REQUIRED TASK: Gather every line of the listing below that contains the string "distance", and copy each one as it appears.
--- START INPUT ---
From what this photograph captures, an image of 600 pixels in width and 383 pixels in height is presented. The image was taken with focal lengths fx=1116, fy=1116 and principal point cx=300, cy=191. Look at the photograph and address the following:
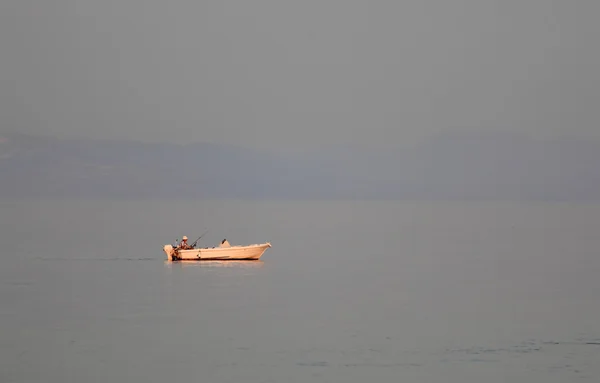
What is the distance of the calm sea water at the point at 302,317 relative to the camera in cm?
4538

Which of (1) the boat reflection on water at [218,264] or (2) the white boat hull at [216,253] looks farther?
(2) the white boat hull at [216,253]

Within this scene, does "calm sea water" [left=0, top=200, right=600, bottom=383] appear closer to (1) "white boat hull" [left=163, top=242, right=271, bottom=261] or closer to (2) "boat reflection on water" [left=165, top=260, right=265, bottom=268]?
(2) "boat reflection on water" [left=165, top=260, right=265, bottom=268]

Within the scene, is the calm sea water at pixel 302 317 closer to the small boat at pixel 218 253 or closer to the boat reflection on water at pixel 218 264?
the boat reflection on water at pixel 218 264

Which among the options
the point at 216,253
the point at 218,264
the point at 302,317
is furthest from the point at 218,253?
the point at 302,317

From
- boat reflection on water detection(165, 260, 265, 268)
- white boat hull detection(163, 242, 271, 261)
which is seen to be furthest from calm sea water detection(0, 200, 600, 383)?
white boat hull detection(163, 242, 271, 261)

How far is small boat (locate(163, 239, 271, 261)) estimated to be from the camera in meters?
90.9

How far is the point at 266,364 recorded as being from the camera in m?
46.1

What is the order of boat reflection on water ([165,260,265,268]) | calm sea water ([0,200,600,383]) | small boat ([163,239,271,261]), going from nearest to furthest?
calm sea water ([0,200,600,383])
boat reflection on water ([165,260,265,268])
small boat ([163,239,271,261])

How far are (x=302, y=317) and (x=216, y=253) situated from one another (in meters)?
31.4

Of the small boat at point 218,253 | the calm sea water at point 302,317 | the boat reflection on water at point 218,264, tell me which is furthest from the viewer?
the small boat at point 218,253

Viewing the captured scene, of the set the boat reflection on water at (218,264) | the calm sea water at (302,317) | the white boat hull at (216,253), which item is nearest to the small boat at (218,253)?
the white boat hull at (216,253)

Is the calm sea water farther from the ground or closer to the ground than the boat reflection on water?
closer to the ground

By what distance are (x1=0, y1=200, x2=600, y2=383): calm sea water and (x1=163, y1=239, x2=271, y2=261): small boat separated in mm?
954

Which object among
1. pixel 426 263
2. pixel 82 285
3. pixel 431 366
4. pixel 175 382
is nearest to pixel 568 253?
pixel 426 263
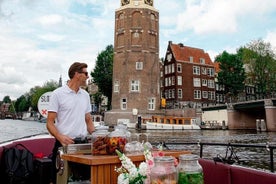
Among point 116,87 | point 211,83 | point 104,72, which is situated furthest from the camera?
point 211,83

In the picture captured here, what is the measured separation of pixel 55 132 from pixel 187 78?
4893cm

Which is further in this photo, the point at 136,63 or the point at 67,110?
the point at 136,63

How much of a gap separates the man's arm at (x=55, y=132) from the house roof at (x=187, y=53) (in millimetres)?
48483

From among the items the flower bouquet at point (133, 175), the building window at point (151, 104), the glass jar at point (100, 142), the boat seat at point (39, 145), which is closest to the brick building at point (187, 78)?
the building window at point (151, 104)

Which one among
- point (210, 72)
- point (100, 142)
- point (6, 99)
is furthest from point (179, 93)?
point (6, 99)

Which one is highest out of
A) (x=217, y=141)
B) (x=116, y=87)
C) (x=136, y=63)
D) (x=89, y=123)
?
(x=136, y=63)

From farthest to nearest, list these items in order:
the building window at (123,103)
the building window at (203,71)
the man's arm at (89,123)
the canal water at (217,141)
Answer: the building window at (203,71)
the building window at (123,103)
the canal water at (217,141)
the man's arm at (89,123)

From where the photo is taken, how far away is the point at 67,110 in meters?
3.51

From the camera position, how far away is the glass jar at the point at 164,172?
200 cm

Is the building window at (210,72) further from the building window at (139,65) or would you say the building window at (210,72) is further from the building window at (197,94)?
the building window at (139,65)

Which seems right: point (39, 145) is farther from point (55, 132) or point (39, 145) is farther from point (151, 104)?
point (151, 104)

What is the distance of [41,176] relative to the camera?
13.7 feet

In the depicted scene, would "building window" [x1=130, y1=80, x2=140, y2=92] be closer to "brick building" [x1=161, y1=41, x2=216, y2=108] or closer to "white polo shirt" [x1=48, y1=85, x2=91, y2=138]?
"brick building" [x1=161, y1=41, x2=216, y2=108]

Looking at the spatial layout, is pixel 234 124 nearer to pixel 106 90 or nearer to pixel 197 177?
pixel 106 90
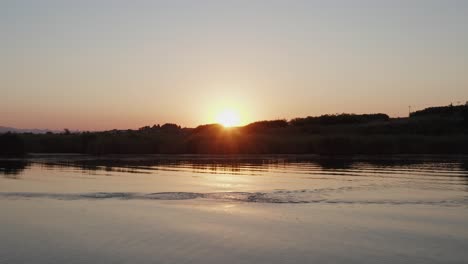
--- END INPUT ---
SOLUTION TO THE PROBLEM:
What is the distance of the calm sea water at the point at 302,317 relative to the camera in cm?
By what distance are (x1=0, y1=200, x2=600, y2=383): calm sea water and (x1=163, y1=239, x2=271, y2=261): small boat separated in mm?
What is the distance of [41,176] relative to the camera?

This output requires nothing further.